» Goal
Write out the data below verbatim, from the line containing "Given the visual" through the final line of the data, both included.

» Listed records
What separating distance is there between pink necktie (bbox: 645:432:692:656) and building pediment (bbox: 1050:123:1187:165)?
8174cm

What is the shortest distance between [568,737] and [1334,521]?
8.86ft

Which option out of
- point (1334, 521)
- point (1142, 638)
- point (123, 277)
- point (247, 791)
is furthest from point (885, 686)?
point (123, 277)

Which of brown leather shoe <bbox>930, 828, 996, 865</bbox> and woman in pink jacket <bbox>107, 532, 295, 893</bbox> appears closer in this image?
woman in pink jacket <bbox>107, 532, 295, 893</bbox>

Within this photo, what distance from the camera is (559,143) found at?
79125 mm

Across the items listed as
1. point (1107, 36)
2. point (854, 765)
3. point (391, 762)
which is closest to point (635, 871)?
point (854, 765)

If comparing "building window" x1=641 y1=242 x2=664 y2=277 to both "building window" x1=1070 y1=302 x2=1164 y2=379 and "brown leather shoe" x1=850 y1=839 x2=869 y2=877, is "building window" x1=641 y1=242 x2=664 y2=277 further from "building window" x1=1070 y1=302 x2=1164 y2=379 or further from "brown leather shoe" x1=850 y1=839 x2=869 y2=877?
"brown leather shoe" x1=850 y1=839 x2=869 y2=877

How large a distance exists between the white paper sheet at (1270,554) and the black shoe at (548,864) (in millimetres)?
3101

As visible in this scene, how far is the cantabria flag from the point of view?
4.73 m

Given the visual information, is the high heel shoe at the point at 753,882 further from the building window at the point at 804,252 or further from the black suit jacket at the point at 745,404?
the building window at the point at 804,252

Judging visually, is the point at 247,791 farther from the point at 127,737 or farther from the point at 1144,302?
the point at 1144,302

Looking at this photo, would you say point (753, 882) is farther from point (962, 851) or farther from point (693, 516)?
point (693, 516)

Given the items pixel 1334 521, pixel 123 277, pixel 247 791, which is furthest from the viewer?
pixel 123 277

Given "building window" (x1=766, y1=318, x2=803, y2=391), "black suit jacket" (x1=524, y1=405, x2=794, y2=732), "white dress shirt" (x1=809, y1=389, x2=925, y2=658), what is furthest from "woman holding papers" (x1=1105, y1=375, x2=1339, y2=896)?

» Result
Given the visual information, is the high heel shoe at the point at 753,882 further from the building window at the point at 804,252 or further from the black suit jacket at the point at 745,404?
the building window at the point at 804,252

Judging visually, is the point at 247,791 farther from the point at 127,737 or farther from the point at 1144,302?
the point at 1144,302

Looking at this photo, would you say point (753, 882) is farther from point (962, 851) or farther from point (693, 516)?
point (693, 516)

Given the items pixel 1334 521, pixel 123 277, pixel 247 791, which is furthest from the viewer?
pixel 123 277

Given "building window" (x1=766, y1=318, x2=803, y2=391), "black suit jacket" (x1=524, y1=405, x2=794, y2=732), "white dress shirt" (x1=809, y1=389, x2=925, y2=658), what is furthest from "woman holding papers" (x1=1105, y1=375, x2=1339, y2=896)?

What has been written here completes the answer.